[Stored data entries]
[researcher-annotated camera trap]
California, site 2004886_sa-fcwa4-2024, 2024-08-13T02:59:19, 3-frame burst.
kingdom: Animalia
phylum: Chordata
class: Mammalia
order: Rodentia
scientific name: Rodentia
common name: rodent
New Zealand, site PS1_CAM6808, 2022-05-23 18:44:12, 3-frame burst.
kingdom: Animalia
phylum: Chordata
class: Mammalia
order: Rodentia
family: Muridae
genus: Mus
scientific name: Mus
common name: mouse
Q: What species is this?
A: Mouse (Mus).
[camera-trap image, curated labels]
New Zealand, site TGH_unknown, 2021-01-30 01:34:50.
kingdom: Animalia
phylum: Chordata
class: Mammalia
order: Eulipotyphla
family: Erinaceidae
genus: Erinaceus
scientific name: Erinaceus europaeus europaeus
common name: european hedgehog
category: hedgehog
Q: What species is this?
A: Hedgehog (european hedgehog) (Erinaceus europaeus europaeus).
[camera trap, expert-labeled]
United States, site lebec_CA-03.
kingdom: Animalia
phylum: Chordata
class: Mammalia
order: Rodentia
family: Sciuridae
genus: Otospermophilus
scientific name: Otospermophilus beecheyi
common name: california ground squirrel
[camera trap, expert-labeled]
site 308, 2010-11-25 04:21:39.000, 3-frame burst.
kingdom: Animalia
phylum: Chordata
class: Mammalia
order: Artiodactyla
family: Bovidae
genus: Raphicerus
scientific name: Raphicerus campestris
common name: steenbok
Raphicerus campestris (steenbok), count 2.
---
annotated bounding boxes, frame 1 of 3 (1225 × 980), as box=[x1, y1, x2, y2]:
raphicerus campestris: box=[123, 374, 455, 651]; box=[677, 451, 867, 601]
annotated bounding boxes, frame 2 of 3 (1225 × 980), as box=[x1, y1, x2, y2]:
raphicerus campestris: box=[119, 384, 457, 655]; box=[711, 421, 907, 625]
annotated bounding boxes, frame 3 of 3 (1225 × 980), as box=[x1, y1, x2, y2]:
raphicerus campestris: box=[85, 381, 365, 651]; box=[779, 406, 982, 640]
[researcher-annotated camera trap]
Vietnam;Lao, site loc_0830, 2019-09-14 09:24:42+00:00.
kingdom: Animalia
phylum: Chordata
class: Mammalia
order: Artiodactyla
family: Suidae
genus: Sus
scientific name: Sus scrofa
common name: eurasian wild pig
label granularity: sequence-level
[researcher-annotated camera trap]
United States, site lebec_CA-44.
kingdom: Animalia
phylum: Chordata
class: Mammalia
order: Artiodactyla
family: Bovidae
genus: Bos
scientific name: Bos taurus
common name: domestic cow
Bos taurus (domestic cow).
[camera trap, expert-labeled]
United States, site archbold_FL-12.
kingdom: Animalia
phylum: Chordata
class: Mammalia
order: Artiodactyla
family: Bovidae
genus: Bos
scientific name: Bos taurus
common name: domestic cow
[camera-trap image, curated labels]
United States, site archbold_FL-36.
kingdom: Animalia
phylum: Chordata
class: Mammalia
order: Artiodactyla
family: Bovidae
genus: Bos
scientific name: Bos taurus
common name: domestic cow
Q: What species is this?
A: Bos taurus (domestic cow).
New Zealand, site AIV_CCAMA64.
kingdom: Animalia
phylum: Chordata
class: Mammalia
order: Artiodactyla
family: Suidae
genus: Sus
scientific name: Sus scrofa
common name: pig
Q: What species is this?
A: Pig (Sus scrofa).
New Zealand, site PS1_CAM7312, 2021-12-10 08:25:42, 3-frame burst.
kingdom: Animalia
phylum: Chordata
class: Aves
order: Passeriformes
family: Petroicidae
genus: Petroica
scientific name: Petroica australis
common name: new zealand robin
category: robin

### INSTRUCTIONS FOR THE TASK
The response has to match the data exactly, line for line.

### SOLUTION
[researcher-annotated camera trap]
California, site 2004886_sa-fcwa4-2024, 2024-08-13T02:59:19, 3-frame burst.
kingdom: Animalia
phylum: Chordata
class: Mammalia
order: Rodentia
scientific name: Rodentia
common name: rodent
New Zealand, site PS1_CAM6808, 2022-05-23 18:44:12, 3-frame burst.
kingdom: Animalia
phylum: Chordata
class: Mammalia
order: Rodentia
family: Muridae
genus: Mus
scientific name: Mus
common name: mouse
Q: What species is this?
A: Mouse (Mus).
[camera-trap image, curated labels]
New Zealand, site TGH_unknown, 2021-01-30 01:34:50.
kingdom: Animalia
phylum: Chordata
class: Mammalia
order: Eulipotyphla
family: Erinaceidae
genus: Erinaceus
scientific name: Erinaceus europaeus europaeus
common name: european hedgehog
category: hedgehog
Q: What species is this?
A: Hedgehog (european hedgehog) (Erinaceus europaeus europaeus).
[camera trap, expert-labeled]
United States, site lebec_CA-03.
kingdom: Animalia
phylum: Chordata
class: Mammalia
order: Rodentia
family: Sciuridae
genus: Otospermophilus
scientific name: Otospermophilus beecheyi
common name: california ground squirrel
[camera trap, expert-labeled]
site 308, 2010-11-25 04:21:39.000, 3-frame burst.
kingdom: Animalia
phylum: Chordata
class: Mammalia
order: Artiodactyla
family: Bovidae
genus: Raphicerus
scientific name: Raphicerus campestris
common name: steenbok
Raphicerus campestris (steenbok), count 2.
---
annotated bounding boxes, frame 1 of 3 (1225 × 980), as box=[x1, y1, x2, y2]:
raphicerus campestris: box=[123, 374, 455, 651]; box=[677, 451, 867, 601]
annotated bounding boxes, frame 2 of 3 (1225 × 980), as box=[x1, y1, x2, y2]:
raphicerus campestris: box=[119, 384, 457, 655]; box=[711, 421, 907, 625]
annotated bounding boxes, frame 3 of 3 (1225 × 980), as box=[x1, y1, x2, y2]:
raphicerus campestris: box=[85, 381, 365, 651]; box=[779, 406, 982, 640]
[researcher-annotated camera trap]
Vietnam;Lao, site loc_0830, 2019-09-14 09:24:42+00:00.
kingdom: Animalia
phylum: Chordata
class: Mammalia
order: Artiodactyla
family: Suidae
genus: Sus
scientific name: Sus scrofa
common name: eurasian wild pig
label granularity: sequence-level
[researcher-annotated camera trap]
United States, site lebec_CA-44.
kingdom: Animalia
phylum: Chordata
class: Mammalia
order: Artiodactyla
family: Bovidae
genus: Bos
scientific name: Bos taurus
common name: domestic cow
Bos taurus (domestic cow).
[camera trap, expert-labeled]
United States, site archbold_FL-12.
kingdom: Animalia
phylum: Chordata
class: Mammalia
order: Artiodactyla
family: Bovidae
genus: Bos
scientific name: Bos taurus
common name: domestic cow
[camera-trap image, curated labels]
United States, site archbold_FL-36.
kingdom: Animalia
phylum: Chordata
class: Mammalia
order: Artiodactyla
family: Bovidae
genus: Bos
scientific name: Bos taurus
common name: domestic cow
Q: What species is this?
A: Bos taurus (domestic cow).
New Zealand, site AIV_CCAMA64.
kingdom: Animalia
phylum: Chordata
class: Mammalia
order: Artiodactyla
family: Suidae
genus: Sus
scientific name: Sus scrofa
common name: pig
Q: What species is this?
A: Pig (Sus scrofa).
New Zealand, site PS1_CAM7312, 2021-12-10 08:25:42, 3-frame burst.
kingdom: Animalia
phylum: Chordata
class: Aves
order: Passeriformes
family: Petroicidae
genus: Petroica
scientific name: Petroica australis
common name: new zealand robin
category: robin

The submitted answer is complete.